- [PROBLEM TO WORK ON]
Could you reproduce every line of the entries below word for word, leaving out the pictures?

- [Spatial questions tied to pictures]
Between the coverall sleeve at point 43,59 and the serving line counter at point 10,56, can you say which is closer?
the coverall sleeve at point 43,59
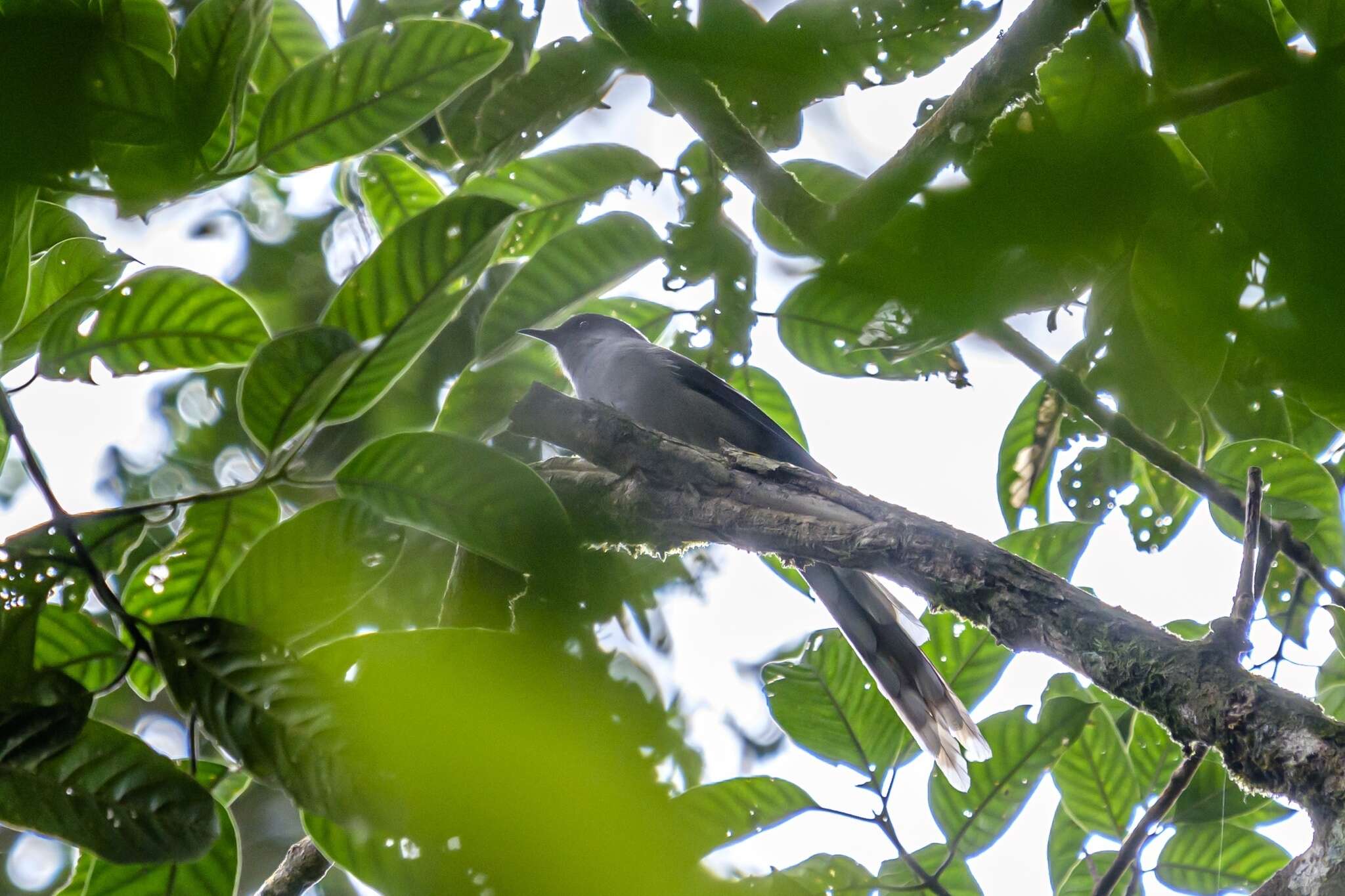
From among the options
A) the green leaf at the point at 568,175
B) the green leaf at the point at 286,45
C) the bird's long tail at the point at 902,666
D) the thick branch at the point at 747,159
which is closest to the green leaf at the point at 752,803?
the bird's long tail at the point at 902,666

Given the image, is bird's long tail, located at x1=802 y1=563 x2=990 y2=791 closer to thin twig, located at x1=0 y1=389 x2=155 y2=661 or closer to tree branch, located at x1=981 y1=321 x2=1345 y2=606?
tree branch, located at x1=981 y1=321 x2=1345 y2=606

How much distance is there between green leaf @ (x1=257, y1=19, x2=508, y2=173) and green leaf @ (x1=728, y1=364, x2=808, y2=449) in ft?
5.13

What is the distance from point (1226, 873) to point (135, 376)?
3176mm

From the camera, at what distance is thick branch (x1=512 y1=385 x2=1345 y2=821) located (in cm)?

- [TASK RESPONSE]
Between the coverall sleeve at point 43,59 and the serving line counter at point 10,56, can you say which is closer?
the coverall sleeve at point 43,59
From among the options
A) the green leaf at the point at 568,175
B) the green leaf at the point at 286,45
C) the bird's long tail at the point at 902,666
D) the thick branch at the point at 747,159
which is closest to the green leaf at the point at 752,803?
the bird's long tail at the point at 902,666

Given the image, is bird's long tail, located at x1=802 y1=563 x2=990 y2=791 closer to thin twig, located at x1=0 y1=389 x2=155 y2=661 or closer to tree branch, located at x1=981 y1=321 x2=1345 y2=606?
tree branch, located at x1=981 y1=321 x2=1345 y2=606

How much distance is there between green leaf @ (x1=257, y1=19, x2=508, y2=173) and green leaf @ (x1=728, y1=364, x2=808, y2=449) in ft?
5.13

What is the distance from point (1226, 873) to point (135, 376)?
3176mm

From the camera, at what distance is thick branch (x1=512 y1=385 x2=1345 y2=821) located (in cm)?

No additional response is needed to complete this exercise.